Novaes fala, entre outras, em energia eólica, mais barata que a nuclear. O problema, neste caso, é que a energia eólica não é obtida aleatoriamente. Investigações no Brasil demonstram que ela não é tão promissora quanto seria desejável.
Em relação à energia solar, promissora no Brasil, há a restrição de uma taxa de conversão ainda insatisfatória. O que não significa, claro, que não possa nem deva ser estimulada. Ao contrário, não podemos nos acomodar a qualquer alternativa pontual.
Alguém pode dizer que o Brasil tem o recurso das hidrelétricas de que outros países não dispõem.
A questão é que também as hidrelétricas cobram seus tributos e se essa questão não chega a ser relevante no Brasil é porque estamos, historicamente, habituados a um padrão predatório no uso dos recursos naturais. O que nos remete de volta às preocupações ambientais.
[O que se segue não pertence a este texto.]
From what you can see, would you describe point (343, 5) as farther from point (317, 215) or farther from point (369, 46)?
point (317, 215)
E como ficam os países, como o Japão, que não dispõem de rios caudalosos, mas precisam de energia para movimentar sua produção e abastecer sua população?
Obrigatoriamente esses países devem recorrer à energia nuclear.
A história toda
O aquecimento global, além da destruição de fauna e flora, pela extinção rápida, ameaça com cenários, no mínimo, muito preocupantes. Um efeito disso pode estar ocorrendo no Atlântico Sul, afetando as regiões costeiras do Rio Grande do Sul e Santa Catarina, sob a forma de furacões destruidores.
A teoria meteorológica diz que furacões nessa área são desestimulados pela baixa temperatura das águas do Atlântico Sul pelo Mar de Weddel, na porção leste da Península Antártica. Mas, ao que tudo indica, o aquecimento dessas águas pode estar gerando as formações destruidoras dos últimos tempos.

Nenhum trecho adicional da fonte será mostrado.